Rates for other coverages including liability were basically flat, Case said, although auto rates actually declined $654.

Stan Thiessen of Hillsboro, a representative with the South Central Kansas Economic Development District, told commissioners he has been working with three businesses in Marion, one that wants to buy an existing business, one that wants to expand and one that would be a new business.

In doing so, Thiessen said he had considered that Marion has no full-time economic director now, although City Administrator David Mayfield in part fills the role. He offered to give his advice free in a city-sponsored meeting for “other people wanting to learn how to get into business.”

Commissioner Jim Crofoot said such a meeting should have Marion Chamber of Commerce sponsorship with participation open to all Chamber members.

Commissioner Larry McLain said, “I don’t even know who you are, but I’m for anything that will bring some business to town.”

Mayfield said a meeting could be held in the city building basement with interested parties invited to attend.

Thiessen advised commissioners to return to having a full-time economic director because they won’t be able to depend on the county director that is to be hired to do everything for them.

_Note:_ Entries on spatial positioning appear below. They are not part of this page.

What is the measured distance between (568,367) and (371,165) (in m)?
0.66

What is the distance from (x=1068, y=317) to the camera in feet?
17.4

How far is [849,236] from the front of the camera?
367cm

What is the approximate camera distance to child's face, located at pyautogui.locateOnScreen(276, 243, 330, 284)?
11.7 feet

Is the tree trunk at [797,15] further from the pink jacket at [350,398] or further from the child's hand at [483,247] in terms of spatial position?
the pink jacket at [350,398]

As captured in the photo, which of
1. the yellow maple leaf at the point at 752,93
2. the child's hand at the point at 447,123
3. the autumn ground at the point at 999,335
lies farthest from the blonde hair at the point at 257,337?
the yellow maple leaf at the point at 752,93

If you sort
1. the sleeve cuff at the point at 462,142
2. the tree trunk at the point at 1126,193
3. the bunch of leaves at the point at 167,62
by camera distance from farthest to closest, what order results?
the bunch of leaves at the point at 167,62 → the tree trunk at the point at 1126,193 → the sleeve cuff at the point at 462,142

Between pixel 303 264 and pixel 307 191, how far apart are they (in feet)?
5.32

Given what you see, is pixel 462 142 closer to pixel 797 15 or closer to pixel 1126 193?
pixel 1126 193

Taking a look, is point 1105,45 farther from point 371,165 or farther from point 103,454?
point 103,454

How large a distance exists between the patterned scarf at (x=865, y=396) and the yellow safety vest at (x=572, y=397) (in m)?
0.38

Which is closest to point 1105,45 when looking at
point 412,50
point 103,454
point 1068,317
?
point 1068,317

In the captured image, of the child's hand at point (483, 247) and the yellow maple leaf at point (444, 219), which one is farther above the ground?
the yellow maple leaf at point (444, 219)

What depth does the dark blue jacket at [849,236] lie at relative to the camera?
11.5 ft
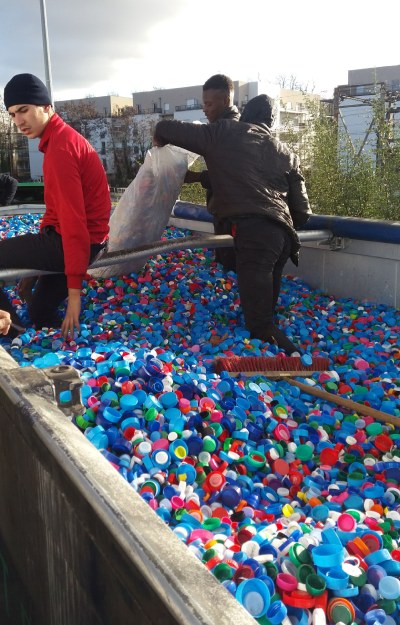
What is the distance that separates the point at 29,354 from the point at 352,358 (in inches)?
76.7

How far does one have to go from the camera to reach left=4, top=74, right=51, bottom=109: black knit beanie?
3484 mm

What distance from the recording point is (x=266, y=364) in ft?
11.9

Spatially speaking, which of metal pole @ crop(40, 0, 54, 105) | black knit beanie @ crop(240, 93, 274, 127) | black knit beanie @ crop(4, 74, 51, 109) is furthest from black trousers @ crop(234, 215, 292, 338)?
metal pole @ crop(40, 0, 54, 105)

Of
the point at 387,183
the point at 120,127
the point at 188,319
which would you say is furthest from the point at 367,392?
the point at 120,127

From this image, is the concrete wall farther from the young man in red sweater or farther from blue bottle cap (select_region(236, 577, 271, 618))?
blue bottle cap (select_region(236, 577, 271, 618))

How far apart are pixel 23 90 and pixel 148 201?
5.76 ft

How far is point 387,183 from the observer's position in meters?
6.34

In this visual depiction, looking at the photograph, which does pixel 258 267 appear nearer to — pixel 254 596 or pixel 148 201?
pixel 148 201

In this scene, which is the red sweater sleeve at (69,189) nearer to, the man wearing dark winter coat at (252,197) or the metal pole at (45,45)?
the man wearing dark winter coat at (252,197)

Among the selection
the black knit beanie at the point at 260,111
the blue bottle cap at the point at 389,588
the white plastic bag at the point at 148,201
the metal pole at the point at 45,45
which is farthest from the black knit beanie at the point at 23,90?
the metal pole at the point at 45,45

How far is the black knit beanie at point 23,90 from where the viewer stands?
3484 millimetres

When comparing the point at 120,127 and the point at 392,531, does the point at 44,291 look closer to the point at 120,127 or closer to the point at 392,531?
the point at 392,531

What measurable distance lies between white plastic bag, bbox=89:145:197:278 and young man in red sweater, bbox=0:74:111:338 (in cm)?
99

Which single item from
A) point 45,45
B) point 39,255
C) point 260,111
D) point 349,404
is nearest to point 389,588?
point 349,404
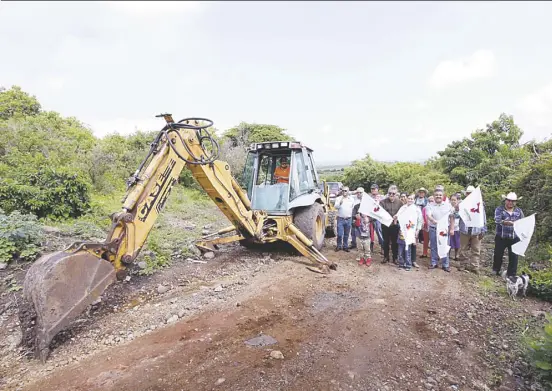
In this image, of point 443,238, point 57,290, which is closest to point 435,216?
point 443,238

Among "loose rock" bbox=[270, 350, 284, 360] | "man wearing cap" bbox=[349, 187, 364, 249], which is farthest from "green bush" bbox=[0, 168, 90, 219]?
"loose rock" bbox=[270, 350, 284, 360]

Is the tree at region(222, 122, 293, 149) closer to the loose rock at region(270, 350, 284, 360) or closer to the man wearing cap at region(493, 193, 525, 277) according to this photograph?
the man wearing cap at region(493, 193, 525, 277)

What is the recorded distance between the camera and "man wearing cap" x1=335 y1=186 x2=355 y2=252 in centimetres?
718

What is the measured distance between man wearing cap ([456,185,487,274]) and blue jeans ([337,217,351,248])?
2144 mm

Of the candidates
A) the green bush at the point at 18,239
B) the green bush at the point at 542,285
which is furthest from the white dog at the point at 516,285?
the green bush at the point at 18,239

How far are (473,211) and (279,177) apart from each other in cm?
366

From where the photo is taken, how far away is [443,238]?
6031 millimetres

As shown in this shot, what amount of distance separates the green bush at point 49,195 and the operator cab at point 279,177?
449 cm

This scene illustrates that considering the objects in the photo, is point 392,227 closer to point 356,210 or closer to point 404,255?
point 404,255

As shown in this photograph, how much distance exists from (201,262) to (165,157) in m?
2.49

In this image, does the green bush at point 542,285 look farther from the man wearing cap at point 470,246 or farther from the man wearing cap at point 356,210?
the man wearing cap at point 356,210

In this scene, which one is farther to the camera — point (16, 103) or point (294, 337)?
point (16, 103)

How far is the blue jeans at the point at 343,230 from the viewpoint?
23.7 feet

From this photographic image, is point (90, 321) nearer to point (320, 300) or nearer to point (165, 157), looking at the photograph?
point (165, 157)
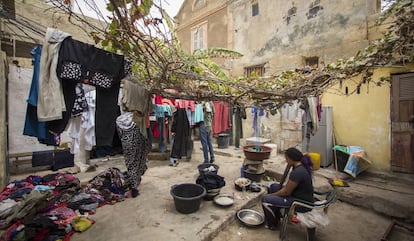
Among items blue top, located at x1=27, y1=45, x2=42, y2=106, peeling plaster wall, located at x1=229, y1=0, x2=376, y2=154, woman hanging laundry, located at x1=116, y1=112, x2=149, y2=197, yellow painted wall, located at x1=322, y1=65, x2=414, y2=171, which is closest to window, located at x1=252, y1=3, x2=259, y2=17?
peeling plaster wall, located at x1=229, y1=0, x2=376, y2=154

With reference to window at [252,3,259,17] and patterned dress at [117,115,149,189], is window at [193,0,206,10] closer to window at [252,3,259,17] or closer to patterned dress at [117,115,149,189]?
window at [252,3,259,17]

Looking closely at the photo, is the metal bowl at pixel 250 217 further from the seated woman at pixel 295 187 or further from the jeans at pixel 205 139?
the jeans at pixel 205 139

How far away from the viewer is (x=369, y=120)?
5844 millimetres

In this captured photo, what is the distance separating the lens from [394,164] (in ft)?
17.6

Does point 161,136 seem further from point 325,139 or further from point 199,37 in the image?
point 199,37

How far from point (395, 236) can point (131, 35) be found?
5.56 metres

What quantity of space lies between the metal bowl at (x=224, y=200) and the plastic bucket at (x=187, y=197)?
45 cm

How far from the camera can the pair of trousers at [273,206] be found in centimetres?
330

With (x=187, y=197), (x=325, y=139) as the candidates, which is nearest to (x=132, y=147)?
(x=187, y=197)

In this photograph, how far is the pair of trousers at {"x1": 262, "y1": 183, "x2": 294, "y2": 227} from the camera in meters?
3.30

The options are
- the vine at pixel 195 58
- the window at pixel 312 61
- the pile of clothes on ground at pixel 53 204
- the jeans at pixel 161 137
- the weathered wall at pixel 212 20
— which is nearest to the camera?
the vine at pixel 195 58

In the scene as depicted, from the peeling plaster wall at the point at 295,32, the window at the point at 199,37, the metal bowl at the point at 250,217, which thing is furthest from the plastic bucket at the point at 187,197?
the window at the point at 199,37

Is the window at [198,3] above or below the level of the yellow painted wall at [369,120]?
above

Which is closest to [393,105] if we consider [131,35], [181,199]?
[181,199]
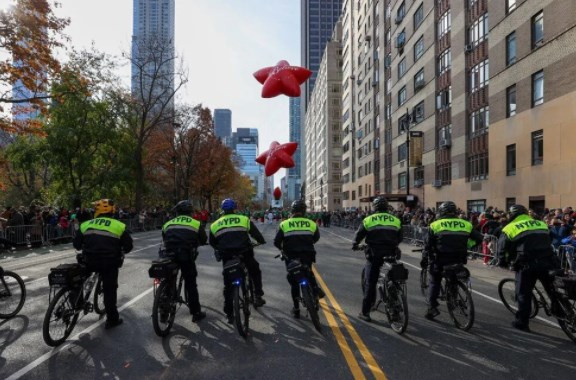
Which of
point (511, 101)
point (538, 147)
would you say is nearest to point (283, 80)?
point (538, 147)

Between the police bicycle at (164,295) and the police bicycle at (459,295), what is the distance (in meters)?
3.96

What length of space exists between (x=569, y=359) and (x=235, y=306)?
4.08 meters

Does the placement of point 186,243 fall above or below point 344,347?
above

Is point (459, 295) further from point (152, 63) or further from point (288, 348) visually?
point (152, 63)

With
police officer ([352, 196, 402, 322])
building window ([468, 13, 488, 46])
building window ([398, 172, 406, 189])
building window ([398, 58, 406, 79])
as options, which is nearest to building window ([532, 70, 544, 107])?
building window ([468, 13, 488, 46])

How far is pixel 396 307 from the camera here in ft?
21.6

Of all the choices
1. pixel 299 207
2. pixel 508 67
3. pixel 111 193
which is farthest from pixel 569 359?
pixel 111 193

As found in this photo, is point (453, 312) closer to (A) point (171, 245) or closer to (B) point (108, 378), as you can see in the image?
(A) point (171, 245)

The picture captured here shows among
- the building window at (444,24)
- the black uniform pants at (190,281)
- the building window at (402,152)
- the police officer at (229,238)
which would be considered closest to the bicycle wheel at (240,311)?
the police officer at (229,238)

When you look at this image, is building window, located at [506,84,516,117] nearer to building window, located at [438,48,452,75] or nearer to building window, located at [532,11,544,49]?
building window, located at [532,11,544,49]

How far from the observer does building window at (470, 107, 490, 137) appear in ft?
97.7

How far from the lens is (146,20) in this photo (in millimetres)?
148125

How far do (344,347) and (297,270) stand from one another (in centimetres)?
130

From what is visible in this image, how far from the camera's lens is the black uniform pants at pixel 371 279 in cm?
702
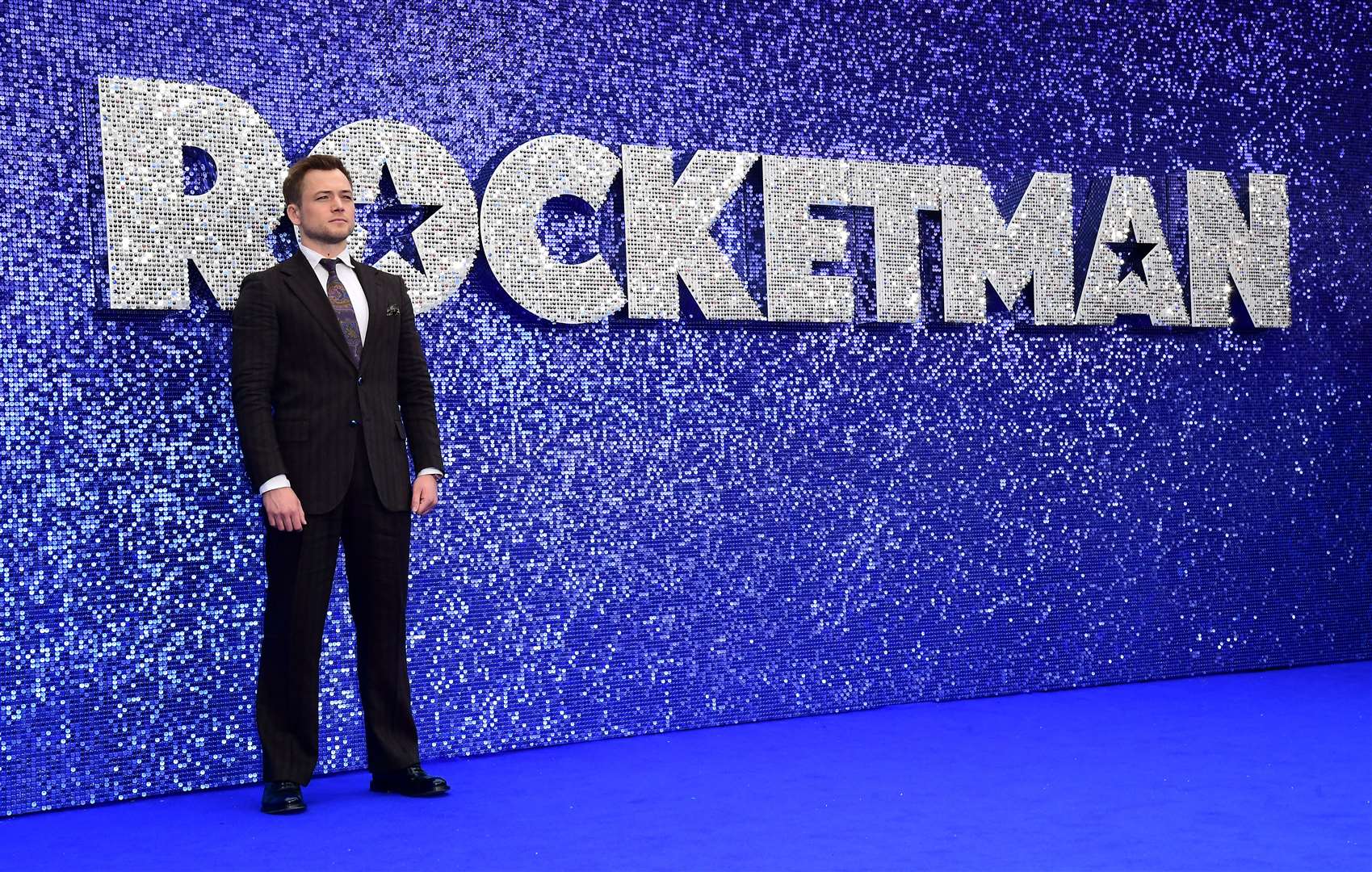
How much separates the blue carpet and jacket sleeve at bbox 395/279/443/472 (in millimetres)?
804

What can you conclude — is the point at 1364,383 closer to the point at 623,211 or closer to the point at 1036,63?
the point at 1036,63

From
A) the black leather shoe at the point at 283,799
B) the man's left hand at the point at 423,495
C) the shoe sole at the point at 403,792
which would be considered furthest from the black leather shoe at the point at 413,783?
the man's left hand at the point at 423,495

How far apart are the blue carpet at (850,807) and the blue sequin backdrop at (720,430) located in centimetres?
25

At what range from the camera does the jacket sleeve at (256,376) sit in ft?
10.7

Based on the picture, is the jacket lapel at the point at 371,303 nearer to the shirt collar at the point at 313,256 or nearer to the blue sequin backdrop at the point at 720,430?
the shirt collar at the point at 313,256

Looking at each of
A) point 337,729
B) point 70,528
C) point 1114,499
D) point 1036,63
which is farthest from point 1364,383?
point 70,528

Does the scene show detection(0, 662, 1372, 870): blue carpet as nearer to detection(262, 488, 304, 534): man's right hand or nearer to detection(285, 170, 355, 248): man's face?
detection(262, 488, 304, 534): man's right hand

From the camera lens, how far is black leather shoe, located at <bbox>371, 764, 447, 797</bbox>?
341cm

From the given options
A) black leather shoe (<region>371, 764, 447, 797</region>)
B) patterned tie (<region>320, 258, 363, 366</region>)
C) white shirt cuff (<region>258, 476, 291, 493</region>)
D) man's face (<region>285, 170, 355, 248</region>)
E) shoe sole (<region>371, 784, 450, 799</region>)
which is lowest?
shoe sole (<region>371, 784, 450, 799</region>)

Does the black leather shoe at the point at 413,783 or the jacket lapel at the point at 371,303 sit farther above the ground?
the jacket lapel at the point at 371,303

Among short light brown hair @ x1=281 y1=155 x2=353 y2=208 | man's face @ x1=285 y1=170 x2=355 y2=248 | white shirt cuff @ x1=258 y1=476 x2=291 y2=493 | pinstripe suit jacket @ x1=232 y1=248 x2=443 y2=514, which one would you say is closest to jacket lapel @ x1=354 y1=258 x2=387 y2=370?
pinstripe suit jacket @ x1=232 y1=248 x2=443 y2=514

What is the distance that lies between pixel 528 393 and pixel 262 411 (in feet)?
2.95

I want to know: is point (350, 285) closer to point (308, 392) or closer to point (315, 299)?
point (315, 299)

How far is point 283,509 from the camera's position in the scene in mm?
3229
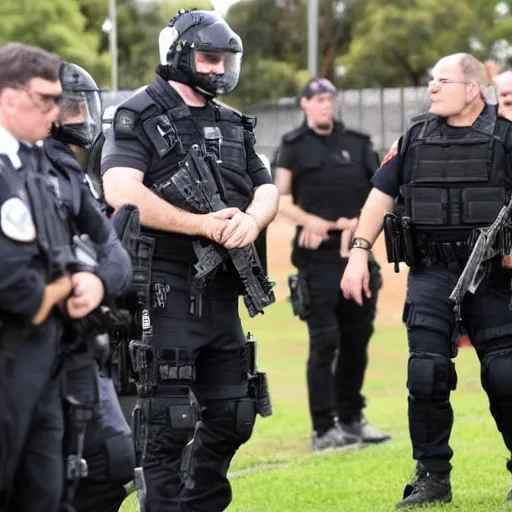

Mayor Martin Tice signed a contract for the city with Mike Regnier, naming him fire chief to succeed Thad Meierhoff, at an annual contract fee of $3,400 to be paid bi-weekly.

Mayfield said a permit is expected soon from the Kansas Department of Health and Environment for upgrades at the water plant to meet Environmental Protection Agency guidelines with new ammonia treatment.

Marty Fredrickson, street superintendent, said equipment is in place at the water plant for installation. He added that notice will be published for the public to allow time for obtaining chemicals to protect aquarium fish from effects of the ammonia.

Mayfield said he has purchased seven silver maple trees to replace trees damaged on city property during the ice storm with three planted in Central Park, one planted at East Park, and three planted behind the police station.

Mayfield said he will attend a Basic Public Information Officers Course June 21-23 in Winfield offered through Kansas Emergency Management at no charge plus reimbursement of $59 a day for lodging.

The course, recommended through Marion County Emergency Management, would qualify Mayfield to distribute information during emergencies.

The commissioners granted Hague Quality Water of Wichita a six-month vendor’s license to sell water treatment systems.